Nieuwsbrief griffie HvJ

Nieuwsbrief EU-Hof - Nederlandse griffie

De Nederlandse griffie van het EU-Hof publiceert vrijwel wekelijks een nieuwsbrief met daarin een aankondiging van arresten en conclusies. Onderstaand treft u de meeste recente nieuwsbrief aan.

 

Nieuwsbrief voor de week van 

 

Donderdag 3 april 2025

 

Arrest in zaken C-431/23  Wibra België (BE) (insolventie – overdracht van ondernemingen)

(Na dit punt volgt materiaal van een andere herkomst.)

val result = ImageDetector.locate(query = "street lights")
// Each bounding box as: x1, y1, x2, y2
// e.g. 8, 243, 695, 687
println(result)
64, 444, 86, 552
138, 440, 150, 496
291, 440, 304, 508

Wibra is een Nederlandse onderneming met verschillende winkels in België en Nederland. Zij is gespecialiseerd in de verkoop van allerhande consumptieproducten tegen lage prijzen. In 2020 leed het Belgische filiaal van deze onderneming, dat in die periode 81 winkels exploiteerde en 439 werknemers in dienst had, aanzienlijk omzetverlies als gevolg van de COVID-19-crisis. Nadat de insolventieprocedure mislukte, werd Wibra België failliet verklaard, maar later overgenomen door de Nederlandse moedervennootschap. De Belgische rechter stelt het Hof vragen over de rechten van werknemers in een dergelijke situatie. De  overdracht was namelijk geheel voorbereid in het kader van een procedure die was bedoeld om de onderneming voort te zetten maar die is mislukt omdat de verkrijger heeft geweigerd de dwingende bepalingen ter bescherming van de werknemers in acht te nemen, waarbij de overdracht vervolgens precies onder dezelfde voorwaarden is uitgevoerd op de dag na de faillietverklaring van de vervreemder, die bovendien deel uitmaakt van hetzelfde concern als de verkrijger. 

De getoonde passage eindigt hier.